(EXERCISE GOAL) What this exercise needs is every entry restated as written, with no pictures.

EXTRACTED RECORDS Block Start

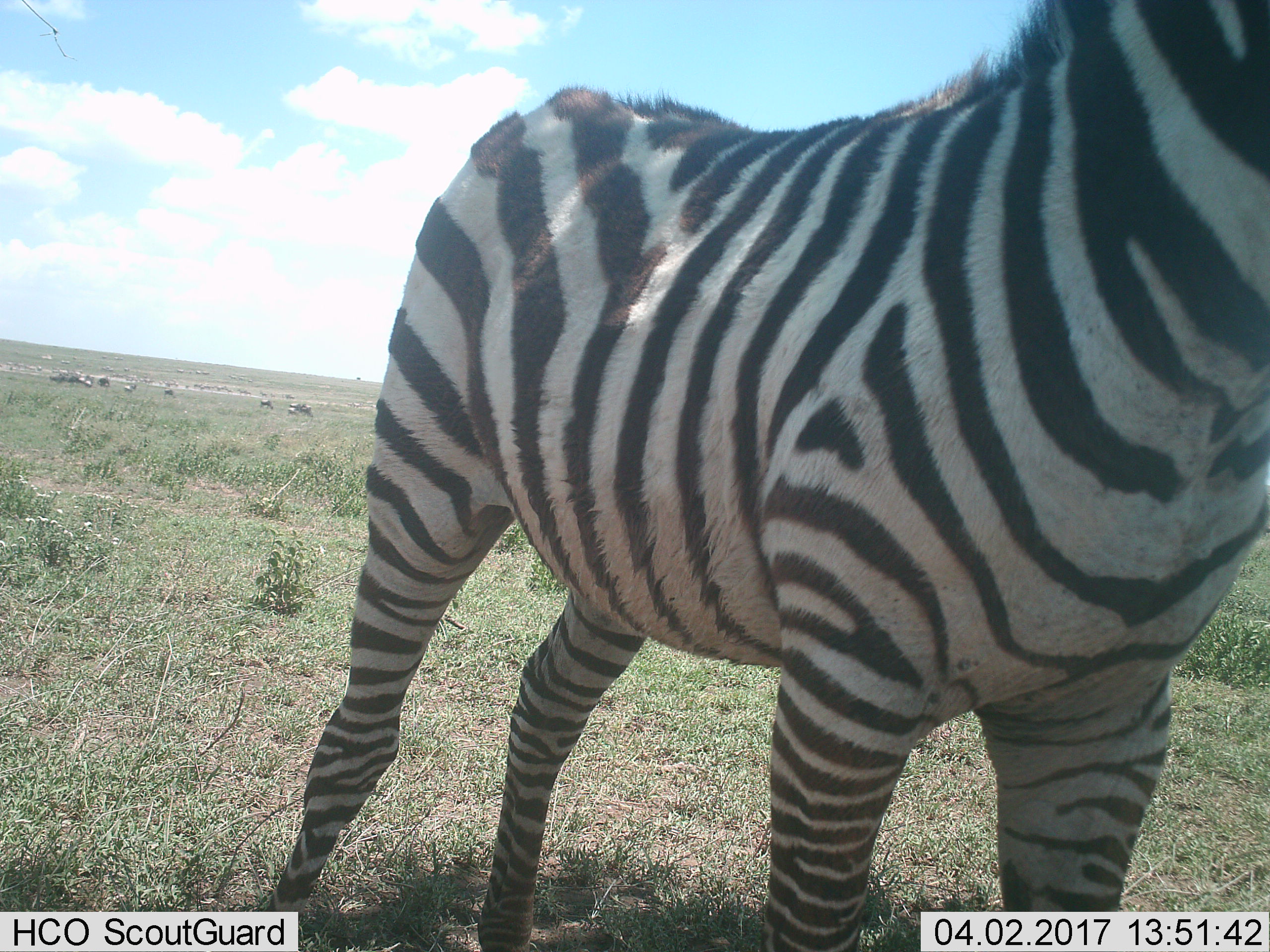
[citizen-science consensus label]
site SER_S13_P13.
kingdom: Animalia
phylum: Chordata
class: Mammalia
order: Perissodactyla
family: Equidae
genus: Equus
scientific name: Equus quagga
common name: plains zebra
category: zebraplains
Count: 1.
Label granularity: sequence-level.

EXTRACTED RECORDS Block End

(SOLUTION TO THIS PROBLEM)
[citizen-science consensus label]
site SER_S13_P13.
kingdom: Animalia
phylum: Chordata
class: Mammalia
order: Perissodactyla
family: Equidae
genus: Equus
scientific name: Equus quagga
common name: plains zebra
category: zebraplains
Count: 1.
Label granularity: sequence-level.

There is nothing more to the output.